• **Given request**: Return every one of the rows below unchanged, character for character.

• **Data shown**:
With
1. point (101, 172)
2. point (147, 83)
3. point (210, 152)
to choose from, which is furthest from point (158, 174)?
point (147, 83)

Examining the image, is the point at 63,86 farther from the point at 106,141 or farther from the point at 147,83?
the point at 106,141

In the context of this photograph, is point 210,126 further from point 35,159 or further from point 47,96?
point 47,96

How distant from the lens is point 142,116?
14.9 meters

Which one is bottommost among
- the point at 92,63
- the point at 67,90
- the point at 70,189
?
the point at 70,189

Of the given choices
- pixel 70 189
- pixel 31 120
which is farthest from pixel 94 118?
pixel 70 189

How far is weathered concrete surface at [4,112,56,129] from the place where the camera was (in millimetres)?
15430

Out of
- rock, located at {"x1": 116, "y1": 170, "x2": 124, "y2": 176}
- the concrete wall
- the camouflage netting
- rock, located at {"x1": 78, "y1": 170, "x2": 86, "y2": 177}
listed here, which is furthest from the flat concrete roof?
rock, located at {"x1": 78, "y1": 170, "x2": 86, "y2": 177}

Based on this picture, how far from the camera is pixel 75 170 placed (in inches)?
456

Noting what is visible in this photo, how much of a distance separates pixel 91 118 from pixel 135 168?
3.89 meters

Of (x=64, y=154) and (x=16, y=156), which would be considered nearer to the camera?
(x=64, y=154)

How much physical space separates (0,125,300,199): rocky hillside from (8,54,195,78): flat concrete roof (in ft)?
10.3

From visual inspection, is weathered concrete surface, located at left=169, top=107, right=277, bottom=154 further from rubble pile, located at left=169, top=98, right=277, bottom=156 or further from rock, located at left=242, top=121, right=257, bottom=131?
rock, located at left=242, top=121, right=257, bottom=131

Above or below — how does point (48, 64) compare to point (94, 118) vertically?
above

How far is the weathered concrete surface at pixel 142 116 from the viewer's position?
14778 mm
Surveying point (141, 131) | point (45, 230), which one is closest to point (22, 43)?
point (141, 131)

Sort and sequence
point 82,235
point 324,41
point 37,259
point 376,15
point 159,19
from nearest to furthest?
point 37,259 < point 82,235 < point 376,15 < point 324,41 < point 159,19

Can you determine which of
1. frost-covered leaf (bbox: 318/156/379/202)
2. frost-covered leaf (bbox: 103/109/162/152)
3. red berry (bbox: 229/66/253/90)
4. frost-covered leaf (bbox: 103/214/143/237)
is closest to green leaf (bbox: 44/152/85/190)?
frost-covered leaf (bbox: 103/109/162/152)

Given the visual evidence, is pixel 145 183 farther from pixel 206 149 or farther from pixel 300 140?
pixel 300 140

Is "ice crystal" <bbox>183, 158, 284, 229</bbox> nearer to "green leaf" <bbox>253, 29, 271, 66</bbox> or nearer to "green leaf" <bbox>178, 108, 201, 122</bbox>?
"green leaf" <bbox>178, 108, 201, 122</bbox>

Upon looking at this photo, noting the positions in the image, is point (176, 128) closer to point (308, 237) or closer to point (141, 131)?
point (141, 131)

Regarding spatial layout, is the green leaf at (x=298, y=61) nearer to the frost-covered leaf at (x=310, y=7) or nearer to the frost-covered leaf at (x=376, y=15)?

• **The result**:
With
1. point (101, 172)
2. point (147, 83)
3. point (210, 152)
to choose from, which is furthest from point (158, 174)?
point (147, 83)

Examining the image, is the point at 63,86 farther from the point at 106,141 or farther from the point at 147,83?
the point at 106,141

In the context of this photograph, is point 210,126 further from point 35,159 or further from point 47,96?
point 47,96

How distant from the lens is point 142,116?
14.9 meters

Which one is bottommost among
- the point at 92,63
- the point at 67,90
- the point at 70,189
?
the point at 70,189

Of the given choices
- pixel 70 189
- pixel 31 120
which is farthest from pixel 94 118?
pixel 70 189

How far is weathered concrete surface at [4,112,56,129] from the place where the camera was (in millimetres)?
15430

Out of
- rock, located at {"x1": 116, "y1": 170, "x2": 124, "y2": 176}
- the concrete wall
- the camouflage netting
- rock, located at {"x1": 78, "y1": 170, "x2": 86, "y2": 177}
listed here, which is furthest from the flat concrete roof?
rock, located at {"x1": 78, "y1": 170, "x2": 86, "y2": 177}

Based on this picture, how far from the camera is pixel 75 170 placed (in inches)?
456

Noting what is visible in this photo, how much of a distance separates pixel 91 118 from pixel 135 168?
3.89 meters

Of (x=64, y=154) and (x=16, y=156), which would be considered nearer to the camera?
(x=64, y=154)

How much physical space separates (0,125,300,199): rocky hillside from (8,54,195,78): flat concrete roof (in ft)?
10.3

From visual inspection, is weathered concrete surface, located at left=169, top=107, right=277, bottom=154 further from rubble pile, located at left=169, top=98, right=277, bottom=156 or further from rock, located at left=242, top=121, right=257, bottom=131?
rock, located at left=242, top=121, right=257, bottom=131

Above or below — how does point (48, 64) compare to point (94, 118) vertically?
above

How far is the weathered concrete surface at pixel 142 116 from the viewer's position?
14778 mm
Surveying point (141, 131) | point (45, 230), which one is closest to point (22, 43)?
point (141, 131)

Sort and sequence
point 82,235
point 324,41
point 37,259
point 376,15
point 159,19
from nearest to furthest?
point 37,259 < point 82,235 < point 376,15 < point 324,41 < point 159,19

Can you determine which of
1. frost-covered leaf (bbox: 318/156/379/202)
2. frost-covered leaf (bbox: 103/109/162/152)
3. red berry (bbox: 229/66/253/90)
4. frost-covered leaf (bbox: 103/214/143/237)
is closest to green leaf (bbox: 44/152/85/190)?
frost-covered leaf (bbox: 103/109/162/152)

Given the visual evidence, is pixel 145 183 farther from pixel 206 149 or farther from pixel 300 140?
pixel 300 140

Is "ice crystal" <bbox>183, 158, 284, 229</bbox> nearer to "green leaf" <bbox>253, 29, 271, 66</bbox> or nearer to "green leaf" <bbox>178, 108, 201, 122</bbox>?
"green leaf" <bbox>178, 108, 201, 122</bbox>

Upon looking at this photo, noting the positions in the image, is point (176, 128) closer to point (308, 237) or closer to point (141, 131)?
point (141, 131)

Regarding spatial layout, is the green leaf at (x=298, y=61) nearer to the frost-covered leaf at (x=310, y=7) or nearer to the frost-covered leaf at (x=376, y=15)?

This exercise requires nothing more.